Spatial questions about pictures
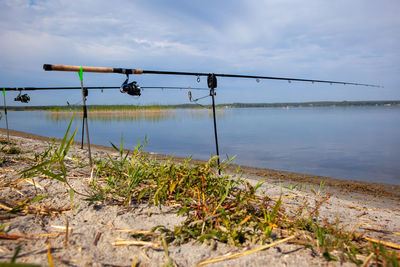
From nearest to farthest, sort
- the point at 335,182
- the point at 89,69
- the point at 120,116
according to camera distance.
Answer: the point at 89,69, the point at 335,182, the point at 120,116

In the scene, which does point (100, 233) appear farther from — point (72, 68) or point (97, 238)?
point (72, 68)

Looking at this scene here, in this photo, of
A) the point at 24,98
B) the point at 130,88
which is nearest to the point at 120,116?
the point at 24,98

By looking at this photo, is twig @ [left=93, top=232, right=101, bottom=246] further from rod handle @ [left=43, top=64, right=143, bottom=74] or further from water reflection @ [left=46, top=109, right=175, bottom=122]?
water reflection @ [left=46, top=109, right=175, bottom=122]

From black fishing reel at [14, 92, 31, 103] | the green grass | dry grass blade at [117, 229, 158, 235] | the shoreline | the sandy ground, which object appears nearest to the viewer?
the sandy ground

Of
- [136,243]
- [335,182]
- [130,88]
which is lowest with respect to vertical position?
[335,182]

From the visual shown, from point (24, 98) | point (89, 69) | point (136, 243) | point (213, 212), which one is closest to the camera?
point (136, 243)

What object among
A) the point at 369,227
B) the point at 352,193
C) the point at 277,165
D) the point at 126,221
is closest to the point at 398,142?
the point at 277,165

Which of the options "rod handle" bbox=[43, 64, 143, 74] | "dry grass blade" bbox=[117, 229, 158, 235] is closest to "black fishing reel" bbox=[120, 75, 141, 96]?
"rod handle" bbox=[43, 64, 143, 74]

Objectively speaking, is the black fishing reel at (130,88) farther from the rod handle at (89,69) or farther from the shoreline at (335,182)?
the shoreline at (335,182)

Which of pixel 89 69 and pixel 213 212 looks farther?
pixel 89 69

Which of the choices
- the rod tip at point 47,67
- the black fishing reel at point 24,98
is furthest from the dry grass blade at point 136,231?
the black fishing reel at point 24,98

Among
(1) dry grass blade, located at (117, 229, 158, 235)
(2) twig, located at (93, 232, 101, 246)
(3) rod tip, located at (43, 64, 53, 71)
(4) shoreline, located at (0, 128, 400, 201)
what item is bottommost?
(4) shoreline, located at (0, 128, 400, 201)

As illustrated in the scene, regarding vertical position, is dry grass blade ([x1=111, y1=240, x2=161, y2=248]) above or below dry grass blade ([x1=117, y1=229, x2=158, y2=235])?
below

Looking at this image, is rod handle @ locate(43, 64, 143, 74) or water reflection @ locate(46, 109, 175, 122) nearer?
rod handle @ locate(43, 64, 143, 74)
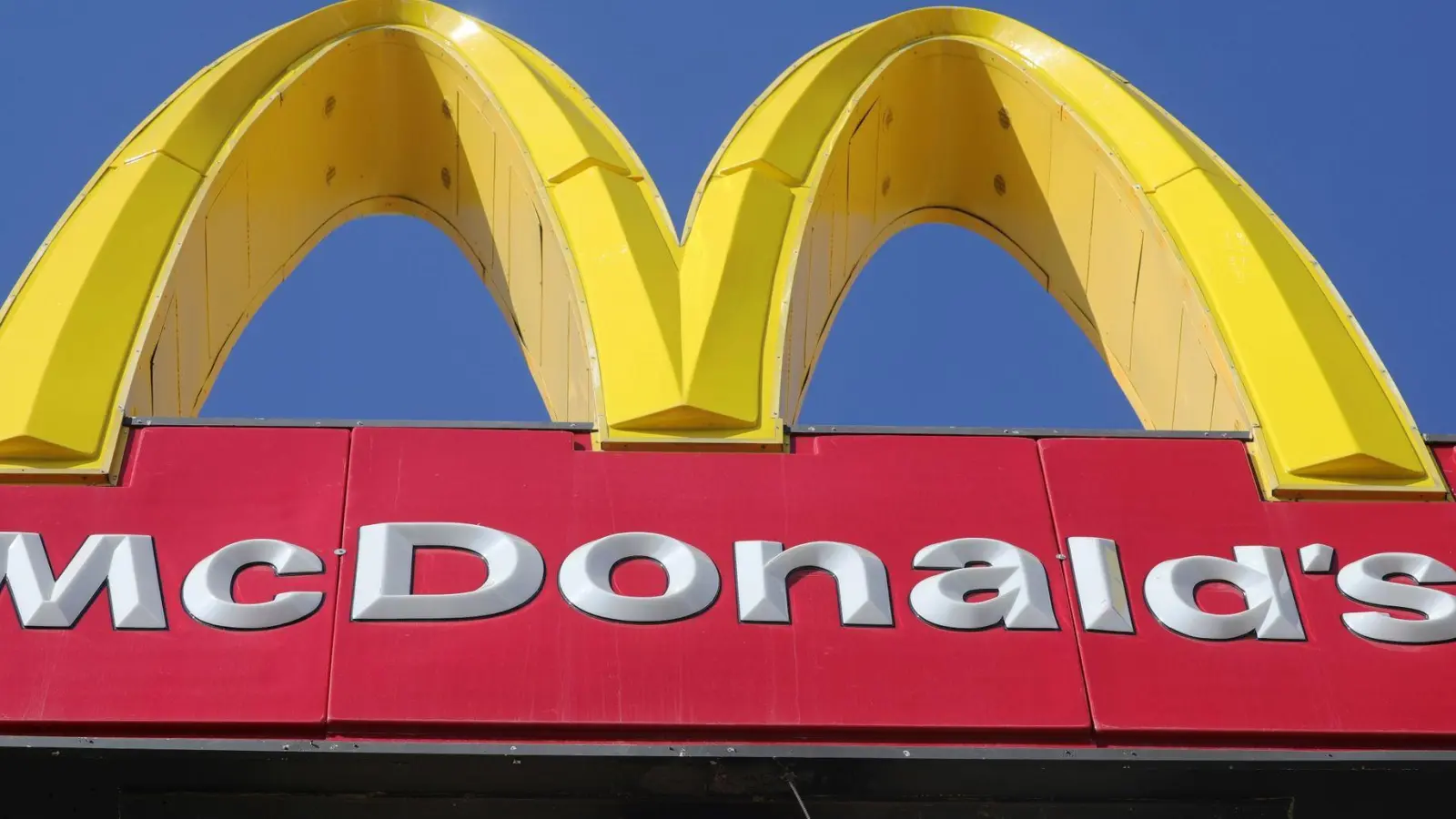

*PROBLEM:* Pull out each line of the data that contains the word "closest". Copy those lines in the order they appear.

*FINISHED EXERCISE:*
From the visual shown, from point (24, 98) | point (89, 69) | point (136, 243) | point (213, 212), which one is closest to the camera?
is closest to the point at 398,142?
Which of the options "rod handle" bbox=[43, 64, 143, 74] | "dry grass blade" bbox=[117, 229, 158, 235] is closest to "black fishing reel" bbox=[120, 75, 141, 96]?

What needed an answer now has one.